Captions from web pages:
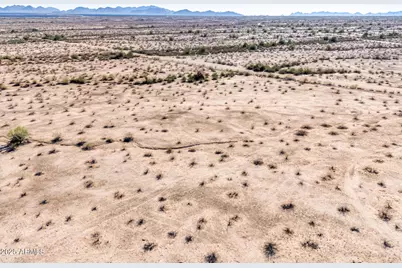 0 S 3rd Road #3, Buckeye, AZ 85326 - Photo 7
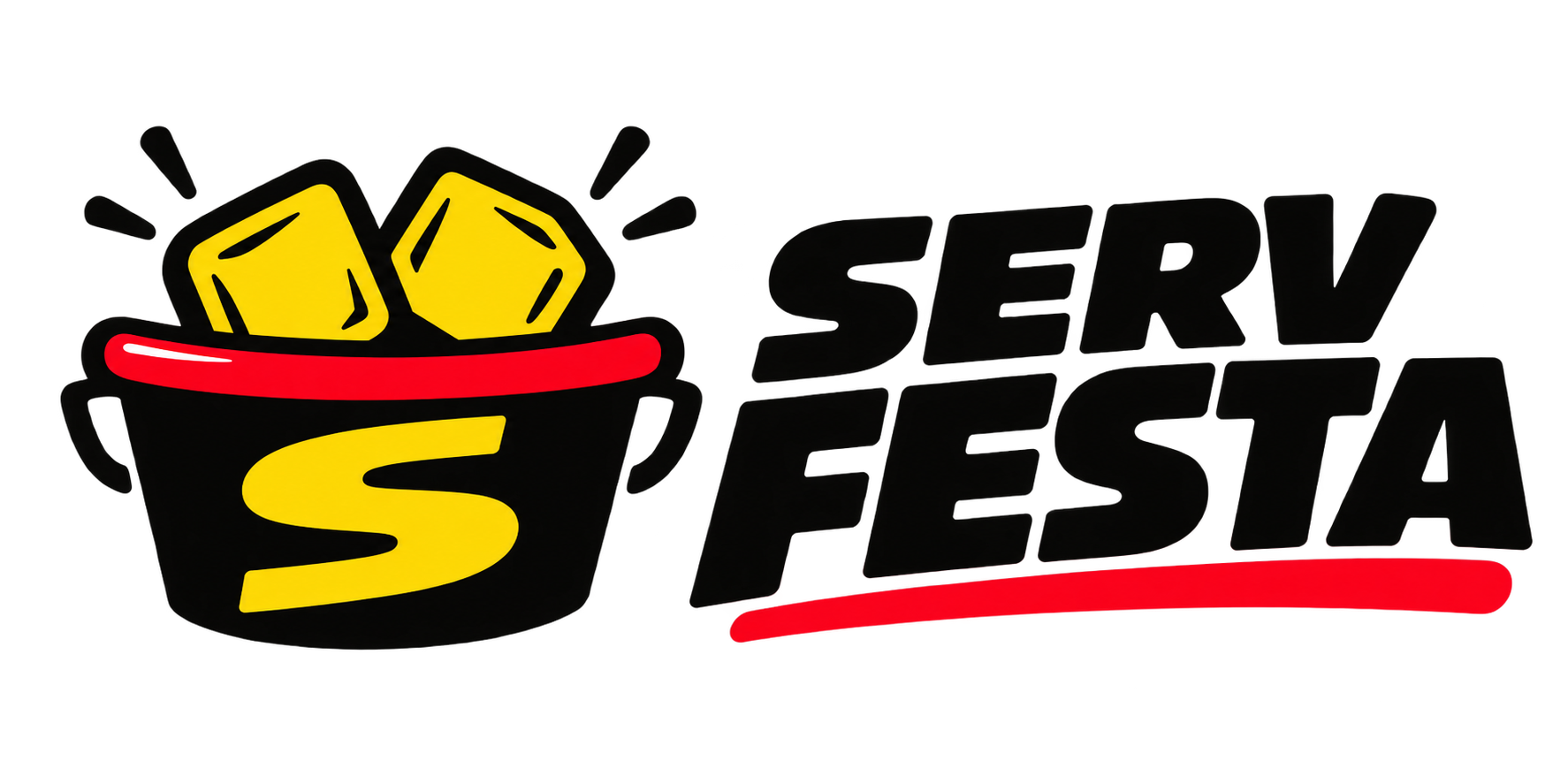 Serv Festa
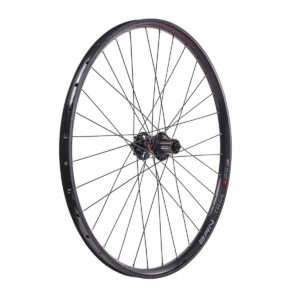 JUEGO DE RUEDAS BRN MTB TRAIL 27 5 SH 8/11V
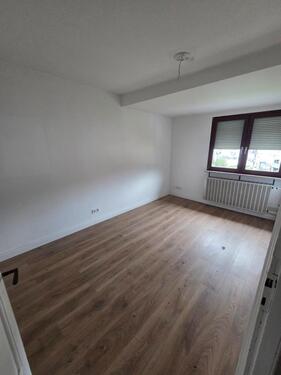 Foto - 6 Zimmer Etagenwohnung zur Miete in Kirn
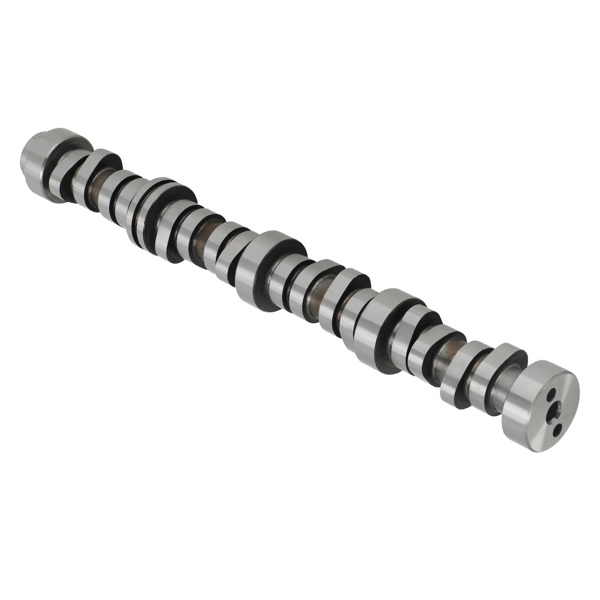 Engine Camshaft fit for Chevy Silverado Tahoe GMC Yukon Sierra 2005-14 12625436 New-8
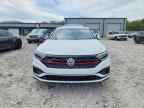 2021 VOLKSWAGEN JETTA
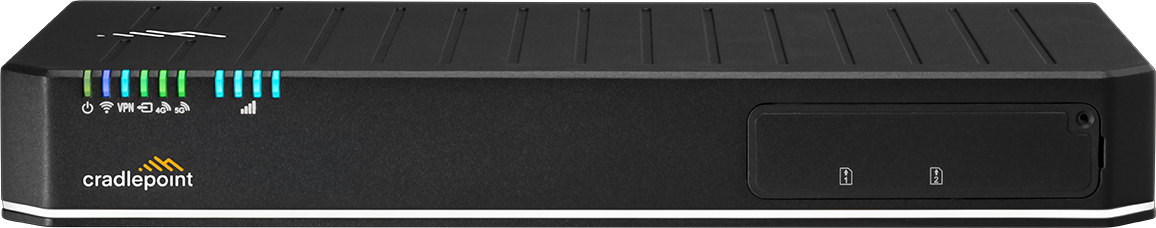 E3000 Router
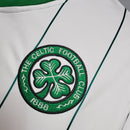 CELTIC II 84/86 MEN'S JERSEY (RETRO)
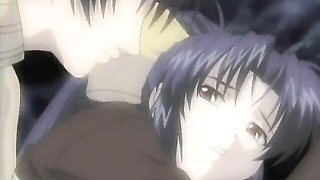 Fuck Me Like A Monster featuring lady-love's bigtits movie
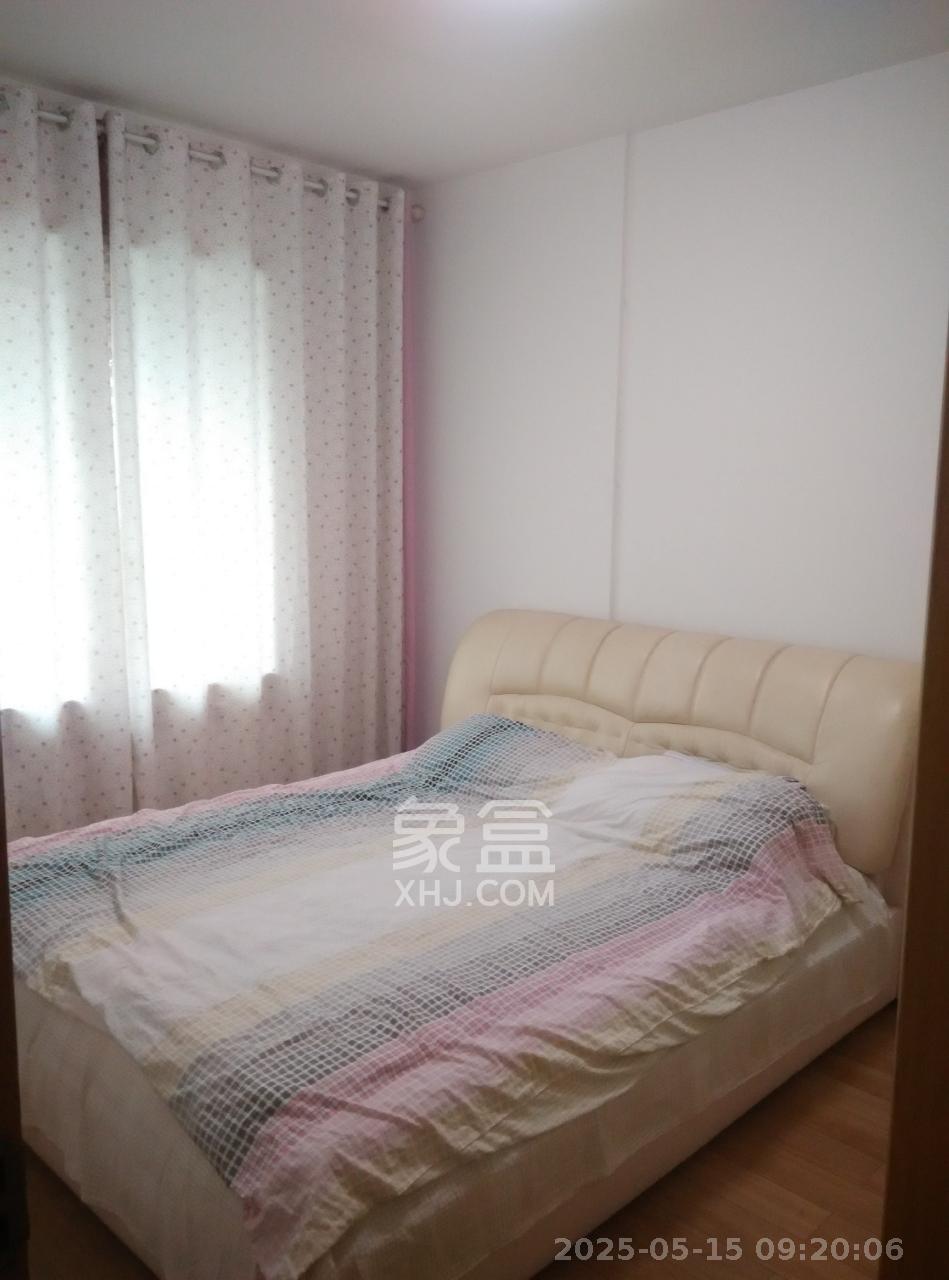 湘府东苑 3室2厅2卫 2700.0元/月 湘府东苑 3室2厅2卫 2700.0元/月室内图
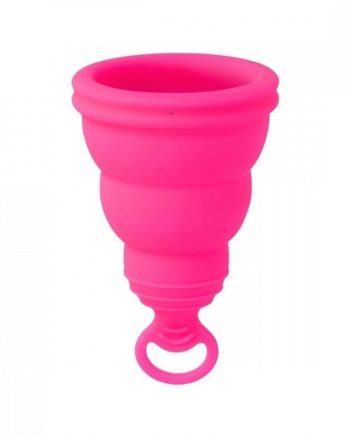 Lily Cup One
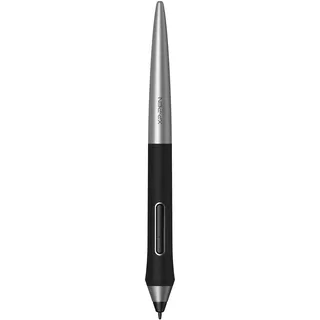 XP-Pen PA1 Eingabestift batteriefrei für Deco Pro Serie Grafiktablett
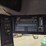 1997-case-ih-2166-image-32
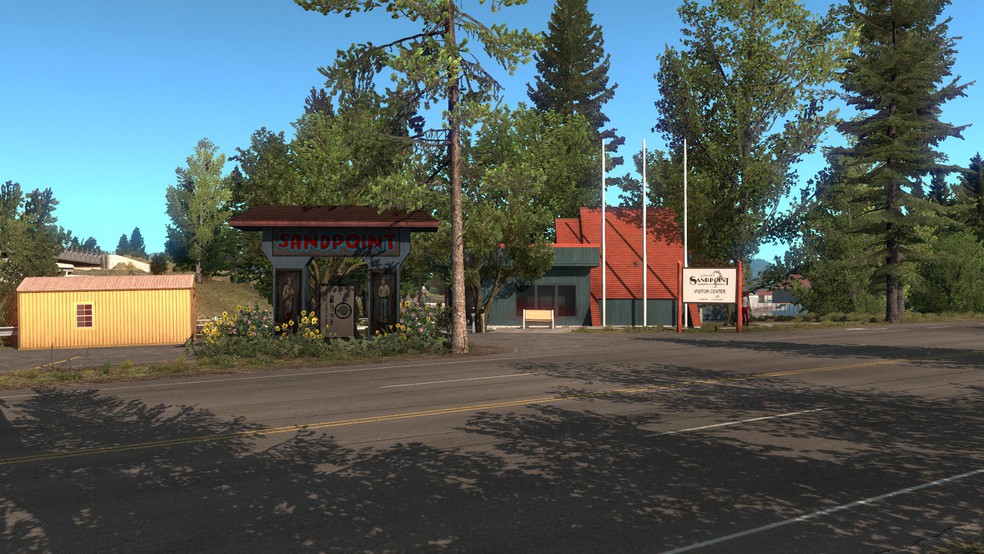 Image by dackelfreund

Problem description: Write out the caption text of every item above verbatim, one per line, leaving out the pictures.

Written solution:
 0 S 3rd Road #3, Buckeye, AZ 85326 - Photo 7
 Serv Festa
 JUEGO DE RUEDAS BRN MTB TRAIL 27 5 SH 8/11V
 Foto - 6 Zimmer Etagenwohnung zur Miete in Kirn
 Engine Camshaft fit for Chevy Silverado Tahoe GMC Yukon Sierra 2005-14 12625436 New-8
 2021 VOLKSWAGEN JETTA
 E3000 Router
 CELTIC II 84/86 MEN'S JERSEY (RETRO)
 Fuck Me Like A Monster featuring lady-love's bigtits movie
 湘府东苑 3室2厅2卫 2700.0元/月 湘府东苑 3室2厅2卫 2700.0元/月室内图
 Lily Cup One
 XP-Pen PA1 Eingabestift batteriefrei für Deco Pro Serie Grafiktablett
 1997-case-ih-2166-image-32
 Image by dackelfreund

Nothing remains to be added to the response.